# I wish to replicate /usr/local/bin on Windows



## Rastko (Dec 22, 2018)

I have lots of "no-install" software on Windows, and wish to centralize the location of the binaries, but I am faced with a conundrum.

As opposed to BSD and other UNIX-like systems, Windows expects main package binaries, supporting binaries, libraries and config files in a single location/directory, which makes dispersing the binaries around nearly impossible. On the other hand, it seems quite unnatural to add every "no-install" location to the executable path.
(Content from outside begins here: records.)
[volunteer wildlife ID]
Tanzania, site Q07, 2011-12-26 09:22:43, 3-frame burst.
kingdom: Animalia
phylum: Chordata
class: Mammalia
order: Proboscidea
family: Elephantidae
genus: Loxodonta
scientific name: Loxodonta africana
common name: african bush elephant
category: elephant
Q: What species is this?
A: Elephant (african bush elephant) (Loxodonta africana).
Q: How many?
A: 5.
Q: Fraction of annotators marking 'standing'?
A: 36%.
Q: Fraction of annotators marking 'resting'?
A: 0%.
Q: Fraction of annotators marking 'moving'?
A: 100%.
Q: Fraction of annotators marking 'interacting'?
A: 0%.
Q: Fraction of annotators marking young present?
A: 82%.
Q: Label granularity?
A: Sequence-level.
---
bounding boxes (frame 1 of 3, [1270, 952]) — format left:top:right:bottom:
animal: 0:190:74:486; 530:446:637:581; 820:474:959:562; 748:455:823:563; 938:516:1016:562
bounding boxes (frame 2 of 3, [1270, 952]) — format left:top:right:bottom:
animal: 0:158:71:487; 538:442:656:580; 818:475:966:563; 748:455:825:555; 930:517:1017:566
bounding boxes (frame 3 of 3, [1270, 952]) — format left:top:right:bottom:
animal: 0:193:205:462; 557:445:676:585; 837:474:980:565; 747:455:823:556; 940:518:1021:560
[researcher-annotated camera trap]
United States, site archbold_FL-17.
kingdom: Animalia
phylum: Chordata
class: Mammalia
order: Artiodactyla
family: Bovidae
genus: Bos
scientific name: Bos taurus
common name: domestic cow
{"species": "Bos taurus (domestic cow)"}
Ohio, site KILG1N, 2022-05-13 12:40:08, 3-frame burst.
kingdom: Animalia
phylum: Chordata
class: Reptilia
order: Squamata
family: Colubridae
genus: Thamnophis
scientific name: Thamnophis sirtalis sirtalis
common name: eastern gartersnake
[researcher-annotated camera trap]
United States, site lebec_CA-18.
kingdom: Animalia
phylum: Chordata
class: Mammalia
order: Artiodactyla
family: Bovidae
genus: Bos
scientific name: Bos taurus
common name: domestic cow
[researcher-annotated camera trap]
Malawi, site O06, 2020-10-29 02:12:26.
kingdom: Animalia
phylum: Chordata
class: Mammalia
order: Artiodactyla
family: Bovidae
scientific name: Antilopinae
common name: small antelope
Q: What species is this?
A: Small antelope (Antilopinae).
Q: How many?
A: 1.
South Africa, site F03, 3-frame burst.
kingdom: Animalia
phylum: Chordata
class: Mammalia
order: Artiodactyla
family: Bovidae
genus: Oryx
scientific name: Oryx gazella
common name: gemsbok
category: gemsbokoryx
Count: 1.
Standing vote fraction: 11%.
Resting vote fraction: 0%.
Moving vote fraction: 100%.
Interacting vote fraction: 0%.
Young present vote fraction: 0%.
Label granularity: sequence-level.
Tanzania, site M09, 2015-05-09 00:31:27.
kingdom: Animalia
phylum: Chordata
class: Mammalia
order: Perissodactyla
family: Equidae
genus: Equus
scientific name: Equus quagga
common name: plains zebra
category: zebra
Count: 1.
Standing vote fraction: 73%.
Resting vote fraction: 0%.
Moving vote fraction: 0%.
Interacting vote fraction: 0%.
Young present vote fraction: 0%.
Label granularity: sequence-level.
How does BSD achieves it? I know a lot of "bin" files are actually shell scripts, or symbolic links to such and such, but there seems to be more to it than meets the eye.


----------



## Beastie (Dec 22, 2018)

Rastko said:


> As opposed to BSD and other UNIX-like systems, Windows expects main package binaries, supporting binaries, libraries and config files in a single location/directory


That's only partially accurate. While most programs will have a bunch of .DLLs sitting along with the main .EXE each in their own subdirectory under %ProgramFiles% (or %ProgramFiles(x86)%), settings are always expected to be stored under %AppData% (or the HKCU registry hive). Only older programs - or badly-designed ones - will break this rule. Also a lot of general-purpose libraries will go into %SystemRoot%\SysWOW64 and %SystemRoot%\System32. And ProgramData bears a similarity to /var.
While all this is not always the case, nowadays filesystem hierarchy is less of a mess than it used to be in the Windows 9x era.



Rastko said:


> How does BSD achieves it?


Very easily by having 1) a clearly-defined filesystem hierarchy, 2) configuring software at build-time to be standard-compliant, and 3) providing appropriate patches for the not-so-well-behaved ones (e.g. hardcoded Linux-specific paths).

Windows simply has a different way of storing things and you have to live with it.


----------